• _Exercise materials_:

********************

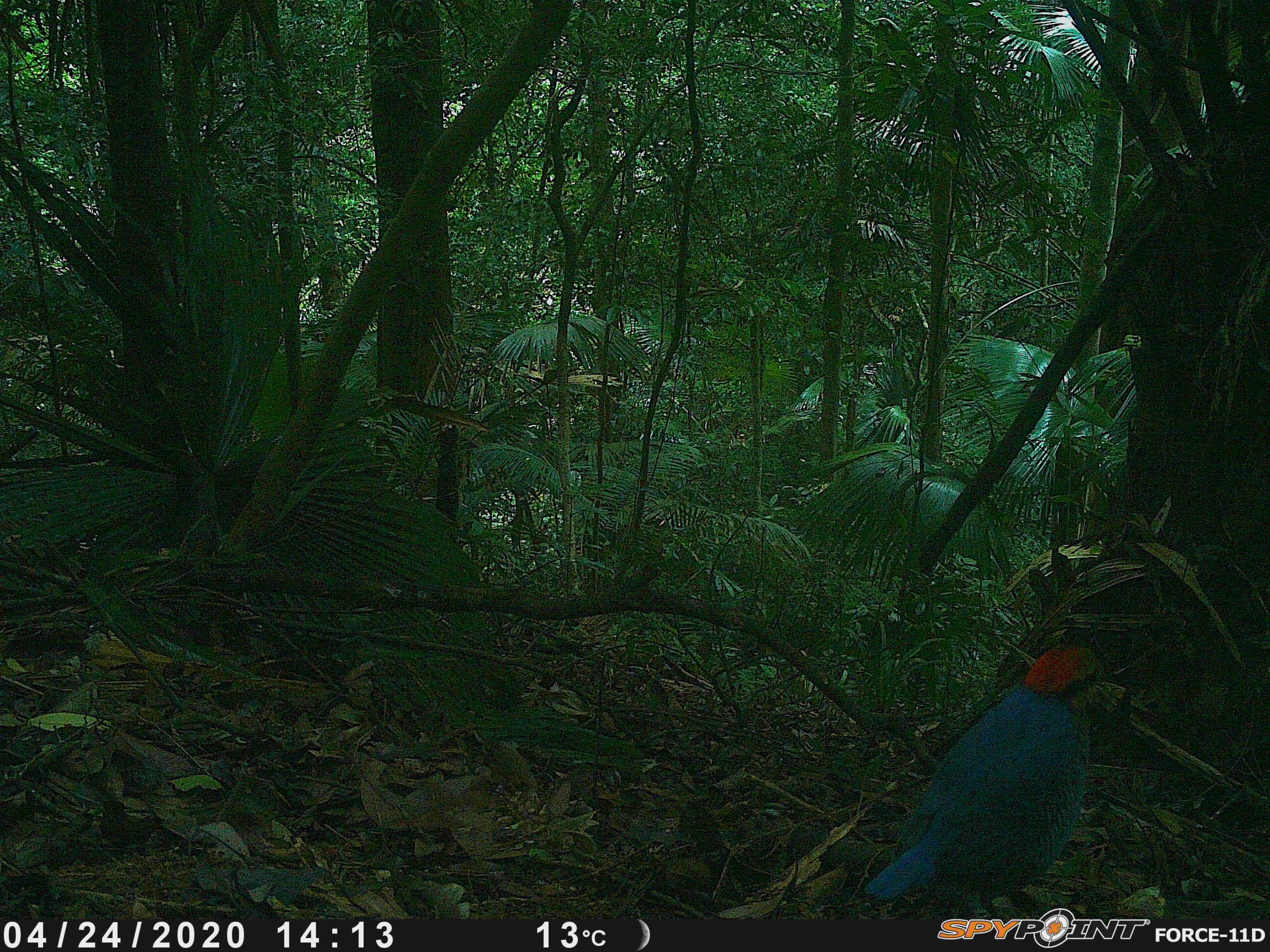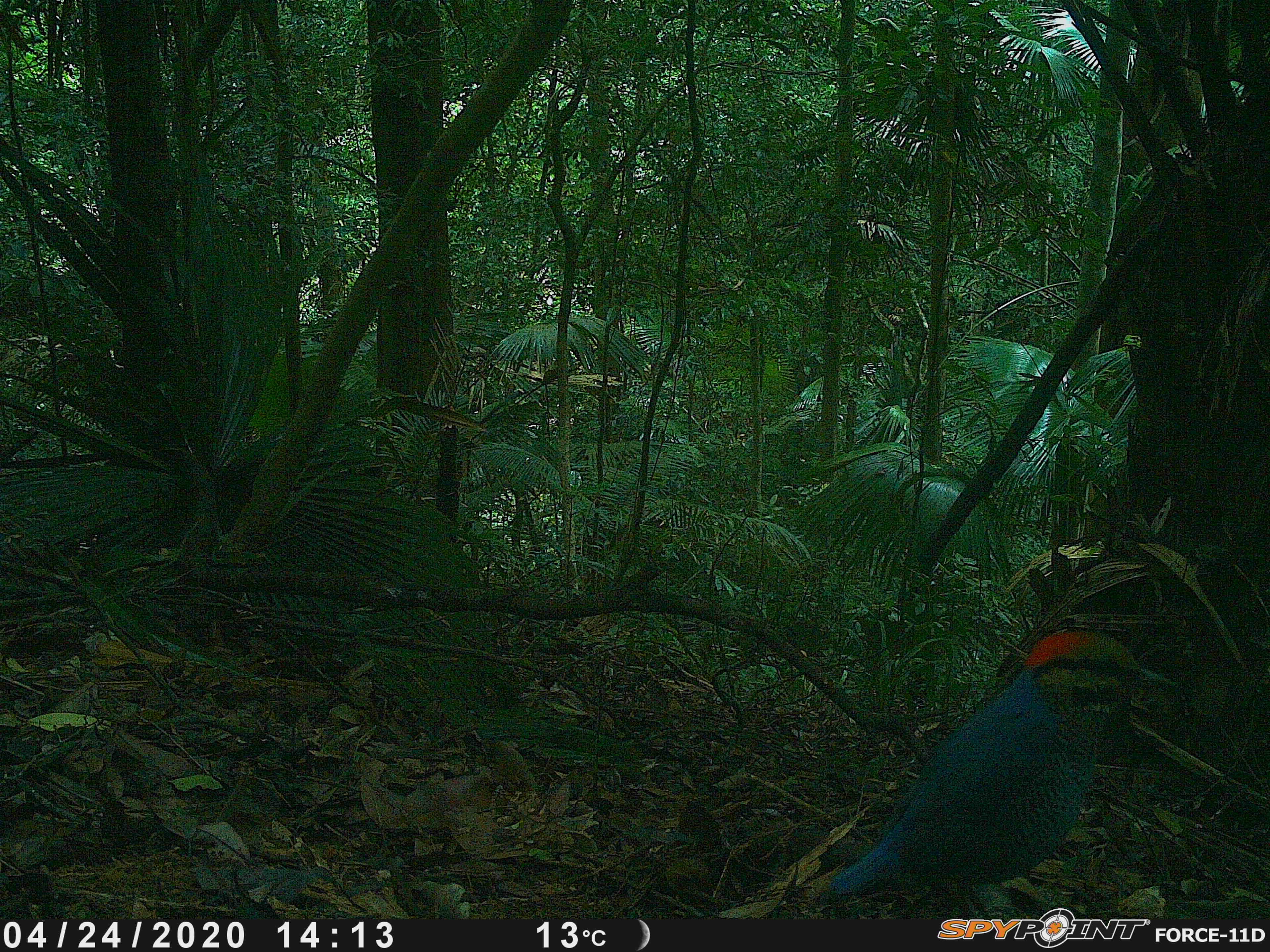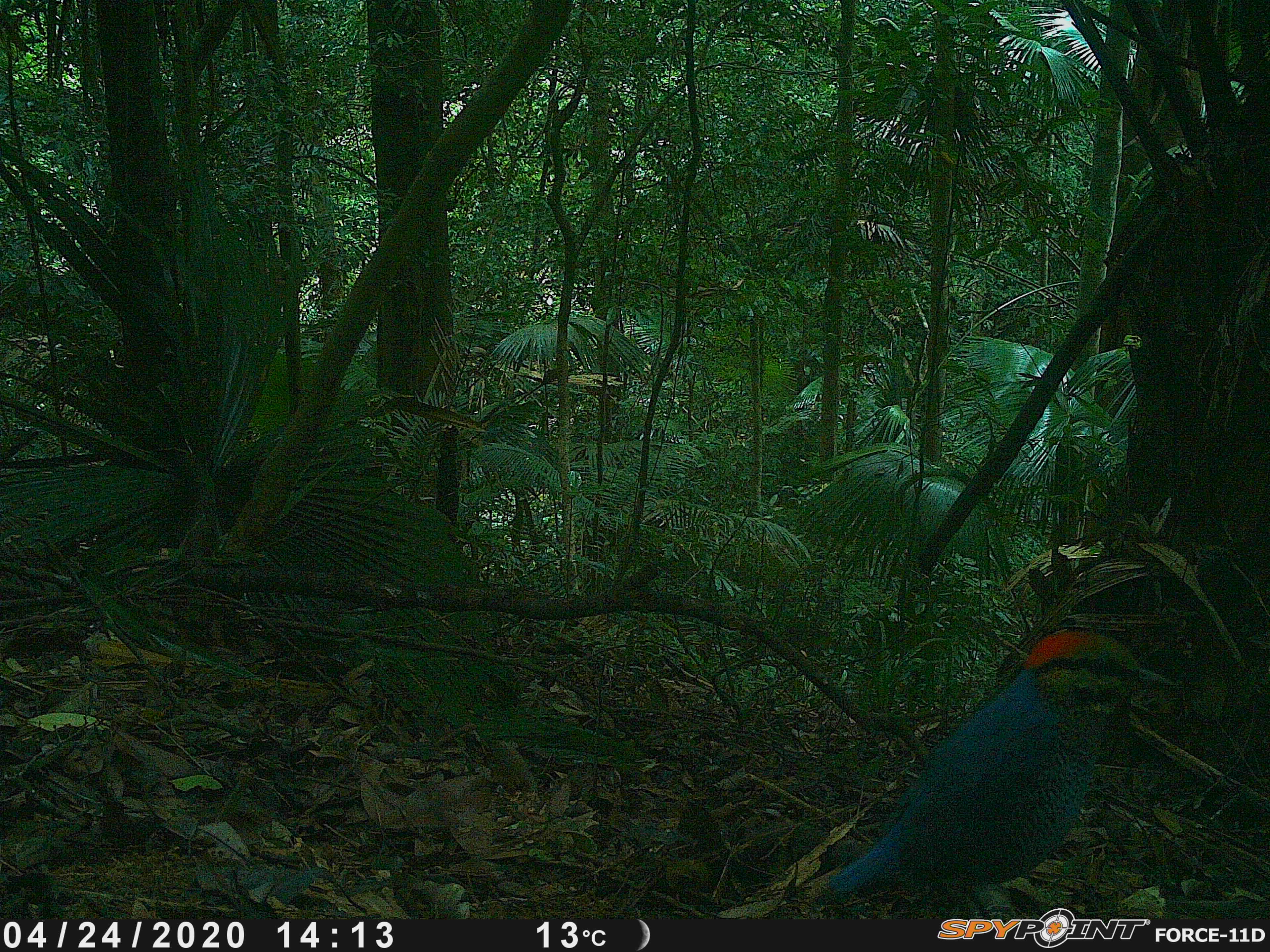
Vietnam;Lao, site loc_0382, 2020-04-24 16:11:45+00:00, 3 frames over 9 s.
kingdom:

********************

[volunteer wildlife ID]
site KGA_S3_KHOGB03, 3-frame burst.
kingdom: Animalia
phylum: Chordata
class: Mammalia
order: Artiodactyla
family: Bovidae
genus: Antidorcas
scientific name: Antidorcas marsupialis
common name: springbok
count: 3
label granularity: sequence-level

********************

• _The problem_: Please give the count of lines above with "site", nothing else.

• _Answer box_: 2